Though the output space sampling is novel. There are various sampling algorithms. In frequent pattern mining that focus on sampling the input space. Of an FPM algorithm. Mining interesting subgraphs by output space sampling.

A sampling algorithm to uniformly sample maximal frequent subgraphs that uses Markov Chain Monte Carlo. Though proposed as a frequent subgraph summarization algorithm. Is one of the first algorithms that aims to sample the output space of patterns; however. The sampling is limited to the maximal patterns.

By sampling output space. We mean to sample one feasible subgraph from a user-specified discrete distribution. The user wants to sample in proportion to the interestingness score. The discrete distribution can be constructed from the interestingness value of all the feasible subgraphs in the output space.

Uniform Sampling of k Maximal Patterns. Efficient Mining of Top-K Frequent Subgraphs edges to explore the search space. Keep a queue Q k that contains the current top-k subgraphs found until now. When k patterns are found. Raise minsup to the support of the least frequent subgraph in Q k.

For each subgraph added to Q k. Raise the minsup threshold. When the algorithm terminates. The top-k subgraphs have been found. FANMOD is a tool that implements the RAND-ESU algorithm for enumerating and sampling subgraphs as well as the full enumeration algorithm. RAND-ESU was designed to address the bias of the sampling method for subgraph counting implemented in Mfinder. As Mfinder's sampling method is prone to sampling certain subgraphs more often than others. RAND-ESU fixes this bias and is faster. It enumerates all subgraphs of a certain size. Although during the execution it will ignore some of.

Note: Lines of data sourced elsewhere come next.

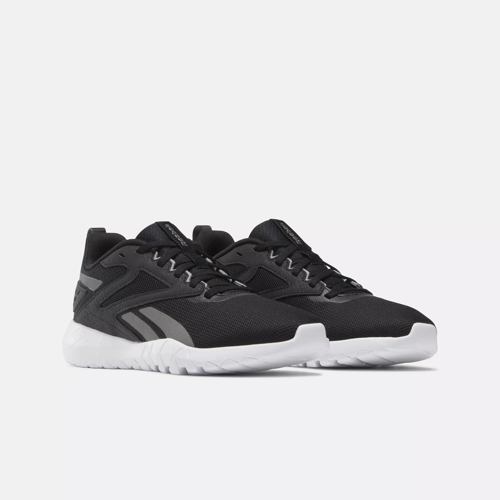 Reebok flexagon cheap energy tr women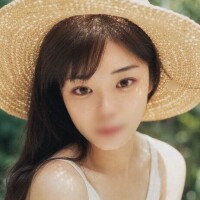 おはようございます🫶🏻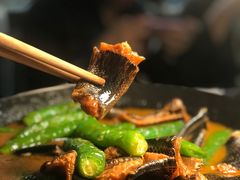 -不炭白烧烤(成都首店)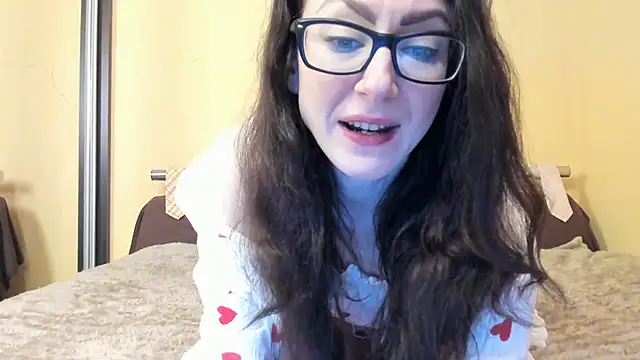 Baby Jewel online show from February 2026 01:19:02 PM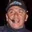 Rostro 1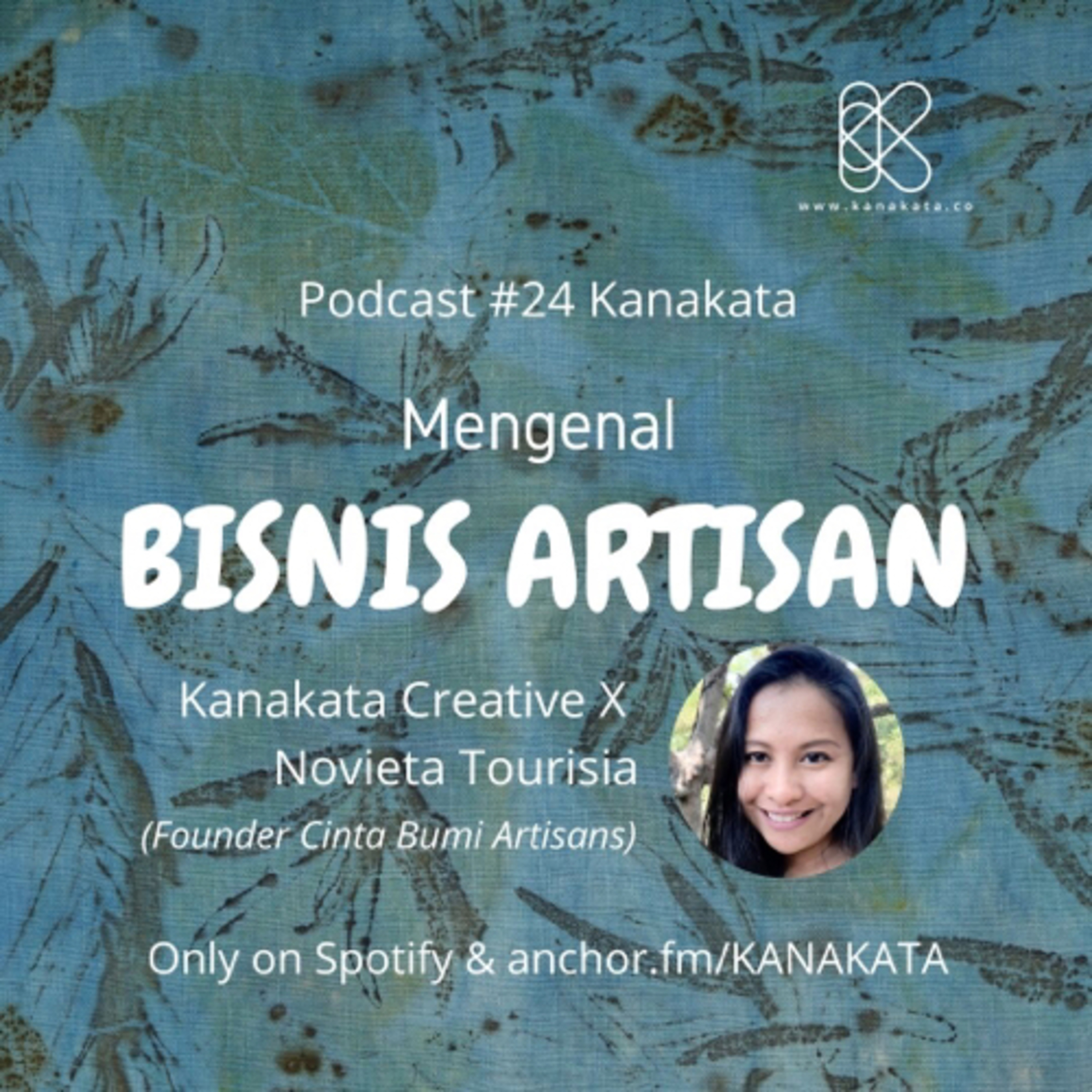 Kanakata Creative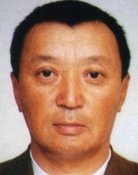 Sai Fu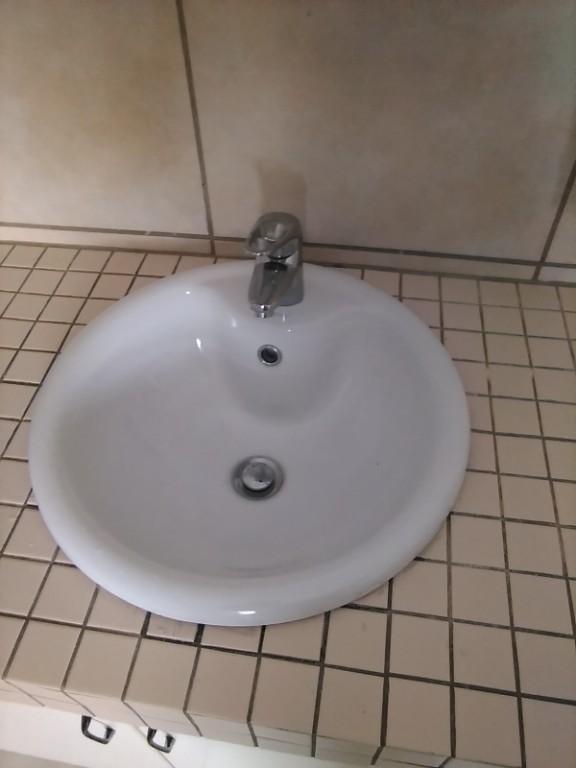 Silverlakes Plumbers 0781355070 in Pretoria - Image 8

A reverse search algorithm for mining maximal. An algorithm for mining all maximal frequent subgraphs is to enumerate the frequent subgraphs enumeration tree and to report subgraphs that do not have any frequent valid or invalid extension. This algorithm is a straightforward extension of Algorithm 2. To decide locally if a subgraph is a maximal frequent subgraph. We need to switch lines 8 and 9 in Algorithm 2. We also need a flag before line 7 that is set to.

Definition of correlation. Target the graph database scenario where there are multiple graphs. Two subgraphs A and B are called correlated if the containment of A within a data graph increases the likelihood of containing B as well. We have only one large data graph. Subgraphs A and B are defined to be correlated if the instances of A are frequently located in close proximity to the instances of B.